Listed records:
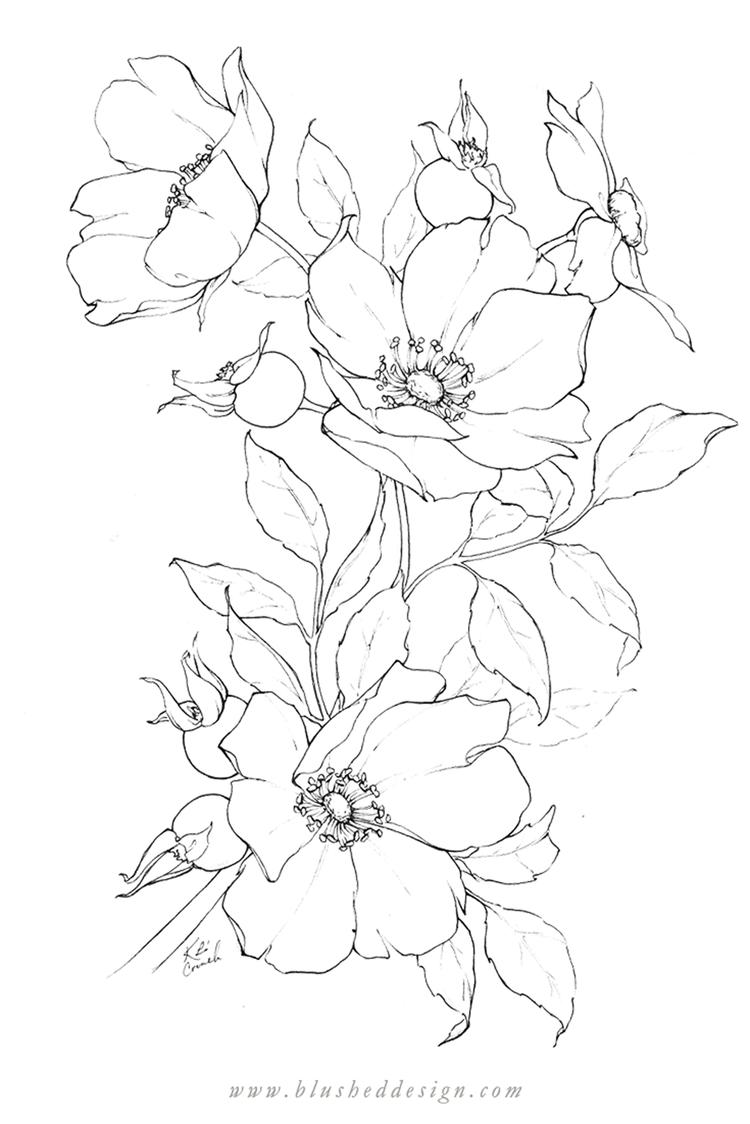 Flower Drawings Spring 2019 Blushed Design Flower Drawing Pencil Drawings Of Flowers Flower Line Drawings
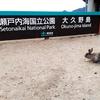 ウサギかわいい「大久野島」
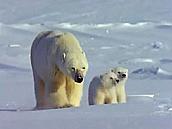 Watch Full Movie - משפחת החיות שלי - דב קוטב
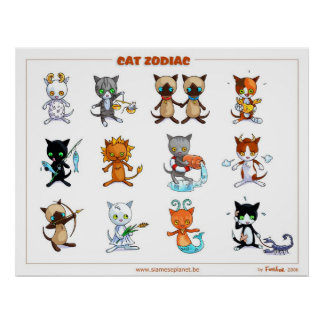 Zodiac Cats Poster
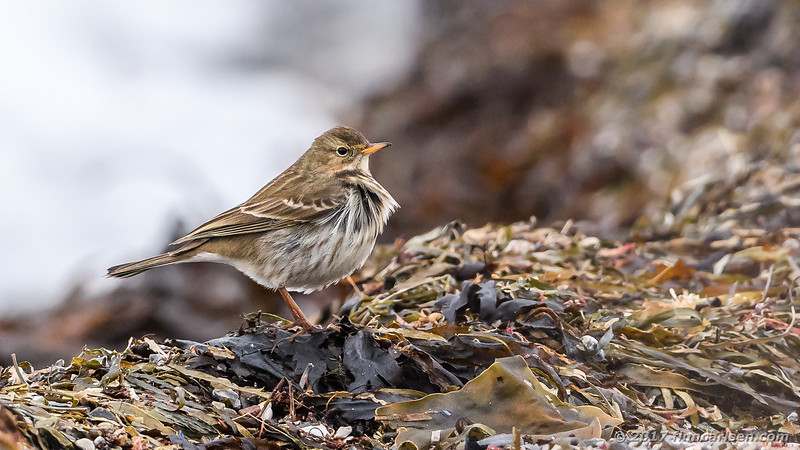 Bjergpiber - Anthus spinoletta - Water pipit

Task to complete:
Without including the pictures, return each record above exactly as it stands.

Exercise result:
 Flower Drawings Spring 2019 Blushed Design Flower Drawing Pencil Drawings Of Flowers Flower Line Drawings
 ウサギかわいい「大久野島」
 Watch Full Movie - משפחת החיות שלי - דב קוטב
 Zodiac Cats Poster
 Bjergpiber - Anthus spinoletta - Water pipit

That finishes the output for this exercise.